Lost Belongings

It was heading east, our way, but we had other things on our mind. There had always been storms. By then we had already cancelled our appointments. We had nowhere to be. Mom bought a transistor radio, a lantern, and a pack of protein bars. We expected violence. Foolish men in trucks might slide off the road.

The snow drifted in slowly. We did not mind. We drove and did our usual grocery shopping. We took down the Christmas tree and left it in the driveway for someone to pick up, whenever. The snow kept falling. The boughs of the oak tree began to slump. The asphalt changed from black to white.

The storm came in the night. The wind picked up. I felt an eddy of cool air come from the cracks of the window. Grandpa called up to us. He asked if we were awake.
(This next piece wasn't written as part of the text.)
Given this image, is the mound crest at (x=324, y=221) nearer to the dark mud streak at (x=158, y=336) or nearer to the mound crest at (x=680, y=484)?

After the foreclosure, Mom moved in with Grandpa. The house where she grew up was of a quaint Tudor style, white bricks framed with thick slates of oak. By then, I was back at school in Connecticut. On the phone, I could hear the strain in her voice. Mom called our floor the “apartment” and told me my bed was bigger now. We kept most of our belongings in boxes. Mom turned her childhood bedroom into the kitchen with a hot plate and a microwave. Grandpa slept on a pullout couch in the living room.

It bothered me when Mom said she was relieved. She liked to talk about newfound freedom from the inconveniences of life, of leaky faucets and floods in the basement and bats in the attic. But her relief — if that’s what it was — and even the joy I sometimes heard in her voice sounded dangerous: desperate and elusive, a happiness born into a place emptied of hope.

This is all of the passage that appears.